Season 1 has also been released in Region 2 & 4.

| DVD set | Episodes | Release date |
|---|---|---|
| Remington Steele: Season One | 22 | July 26, 2005 |
| Remington Steele: Season Two | 22 | November 8, 2005 |
| Remington Steele: Season Three | 22 | April 18, 2006 |
| Remington Steele: Seasons Four & Five | 28 | August 15, 2006 |

==Syndication==
After a nearly two-decade absence from local syndication, the series returned to broadcast television and was seen from September 3 to December 31, 2012, on MeTV and resumed in September 2013. It also aired on Family Net. Reruns have previously aired on A&E from 1995 to 1997 and on PAX (now Ion Television) from 2000 to 2001. It also aired in India on Star Plus in the early 1990s to March 31, 1993.
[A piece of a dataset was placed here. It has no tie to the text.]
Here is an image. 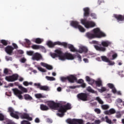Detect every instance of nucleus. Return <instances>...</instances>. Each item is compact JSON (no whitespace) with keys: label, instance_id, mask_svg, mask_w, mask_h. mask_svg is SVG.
I'll list each match as a JSON object with an SVG mask.
<instances>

MeTV ran the series starting 29 May 2017 in place of Diagnosis: Murder, beginning with the season 2 premiere, "Steele Away with Me". Decades Television ran the series as part of its weekend long Decades Binge Marathon the weekend of July 9 and 10, 2022.

In the United Kingdom, Freeview Channel 5USA, started showing the series from the first episode on October 30, 2017. In Germany, the series started on July 29, 1985, with the first episode in the first program and ended with the last episode on November 29, 1992, on ARD-TV.

MeTV+ began airing the series on 25 September 2023.